*TEXTE SOURCE*.
Ceux qui ont écrit sur les affects et de la façon de vivre des êtres humaines semblent, pour la plupart, faire comme s’il s’agissait non pas de choses naturelles qui suivent les lois communes de la nature, mais de choses qui sont en dehors de la nature. Plus encore, ils semblent concevoir l’être humain dans la nature comme un empire dans un empire. Car ils croient que l’être humain perturbe l’ordre de la nature plus qu’il ne le suit, qu’il a sur ses actions une puissance absolue et qu’il n’est déterminé que par lui-même. Ensuite, au lieu d’attribuer à la puissance commune de la nature la cause de l’impuissance et de l’inconstance humaines, ils l’attribuent à je ne sais quel vice de la nature humaine, et se mettent donc à en pleurer, à en rire, à la mépriser ou, cas le plus fréquent, à la maudire: qui sait reprendre avec le plus d’éloquence ou de subtilité l’impuissance de la mens humaine est tenu pour quasiment divin. Les êtres humains éminents n’ont pourtant pas manqué (et nous devons beaucoup, nous l’avouons, à leur labeur et à leur application) qui ont écrit beaucoup d’excellentes choses sur la règle du bien vivre et donné aux mortels des avis remplis de prudence; mais la nature et la force des affects, et ce que la mens peut en sens contraire pour les gouverner, personne, que je sache, ne l’a déterminé. Il y a bien, je le sais, le très célèbre Descartes : il a eu beau croire, lui aussi, que la mens a sur ses actions une puissance absolue, il a pourtant essayé d’expliquer par leurs causes premières les affects humains, et de montrer en même temps par quelle voie la mens peut avoir sur les affects un empire absolu. Mais, à mon avis de moins, il n’a rien montré que sa grande ingéniosité, comme je le démontrerai en son lieu. Car je veux en venir à ceux qui aiment mieux maudire les affects des humains et leurs actions, ou en rire, plutôt que les comprendre. Il leur paraîtra sans aucun doute étrange que j’entreprenne de traiter à la manière des géomètres des vices des humains et leurs inepties, et que je veuille démontrer avec l’exactitude de la raison ce qui, à en croire leurs clameurs, répugne à la raison et n’est que vain amas d’absurdités et d’horreurs.

*TÂCHES À RÉALISER*.
- a) Répondez brièvement à ces questions sur l'extrait sur les affects :
(i) Comment ceux qui ont écrit sur les affects semblent-ils concevoir l'être humain dans la nature ?
(ii) Qui est tenu pour quasiment divin ?
(iii) Qu'est-ce que Descartes a essayé d'expliquer par leurs causes premières ?
- b) Reprenez, s'il vous plaît, l'extrait sur les affects en le poursuivant après sa dernière phrase.
Les items proviennent d'une source distincte de l'extrait sur les affects.

Enregistrements de données:
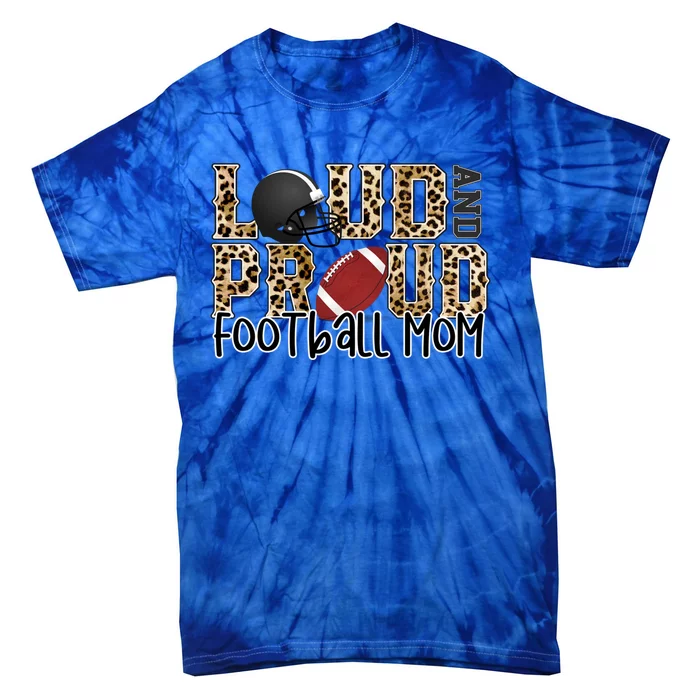 Loud Proud Mom Football Leopard Football Lover Game Day Gift Tie-Dye T-Shirt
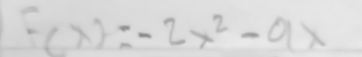 F(x)=-2x^2-9x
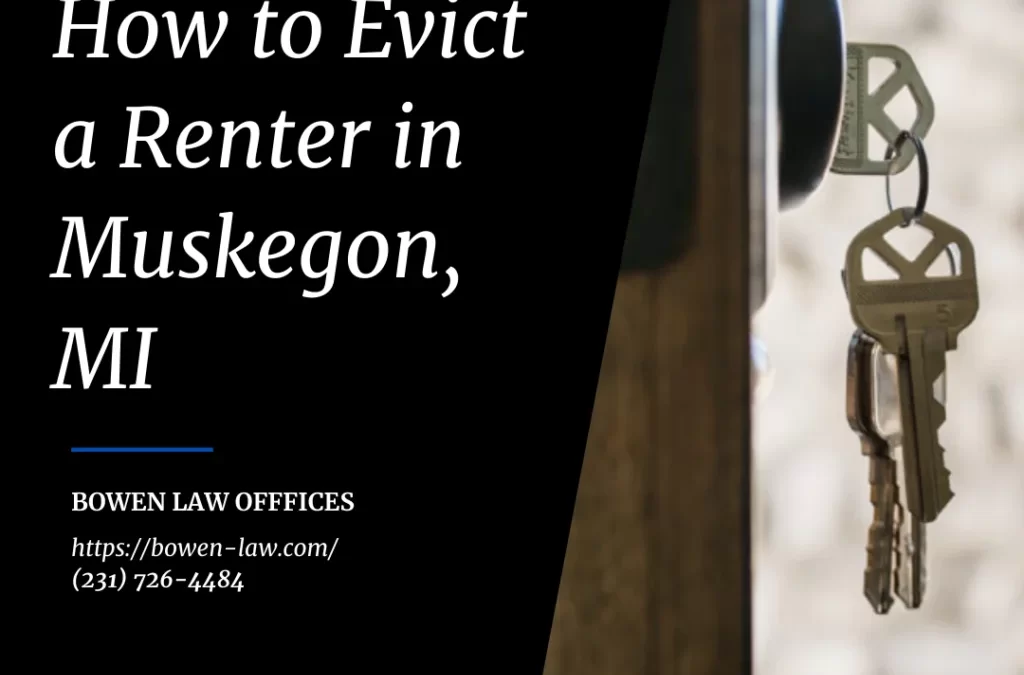 How to Evict a Renter in Muskegon, MI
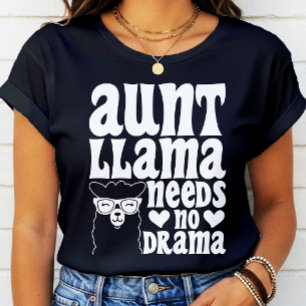 Moster Llama behöver ingen Drama Auntie Birthday F T Shirt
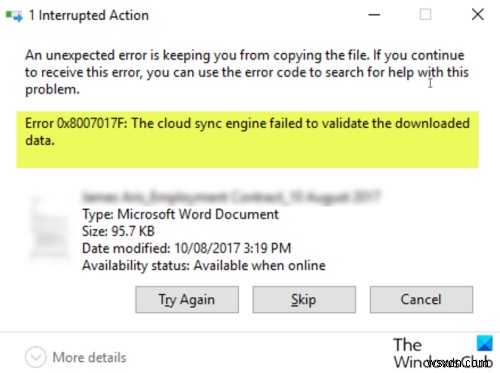 OneDrive त्रुटि 0x8007017F:क्लाउड सिंक इंजन डाउनलोड किए गए डेटा को सत्यापित करने में विफल रहा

*RÉPONSES RÉDIGÉES*.
- a)
(i) Comme un empire dans un empire.
(ii) Celui qui sait reprendre avec le plus d'éloquence ou de subtilité l'impuissance de la mens humaine.
(iii) Les affects humains.

- b)
Mais voici mon explication. Rien ne se produit dans la nature qu’on puisse attribuer à un vice de sa part; car la nature est toujours la même, sa vertu et sa puissance d’agir sont partout une seule et même chose, ce qui revient à dire: les lois et règles de la nature, selon lesquelles tout se produit et passe d’une forme à l’autre, sont partout et toujours les mêmes, et ainsi il doit y avoir également une seule et même méthode pour comprendre la nature de n’importe quelle chose, à savoir par les lois et règles universelles de la nature. C’est pourquoi les affects de haine, de colère, d’envie, etc., considérés en eux-mêmes, suivent de la même vertu et nécessité de la nature que le reste des choses singulières ; et partant ils connaissent des causes précises, par lesquelles on les comprend, et ils ont des propriétés précises, aussi dignes de notre connaissance que les propriétés de n’importe quelle autre chose, dont la représentation suffit à nous donner du plaisir. Je vais par conséquent traiter de la nature et des forces des affects, comme de la puissance que la mens a sur eux, selon la même méthode dont j’ai usé dans les les parties précédentes à propos de la substance-dieu et de la mens, et je considérerai les actions des humains et leurs appétits comme s’il était question de lignes, de surfaces ou de corps.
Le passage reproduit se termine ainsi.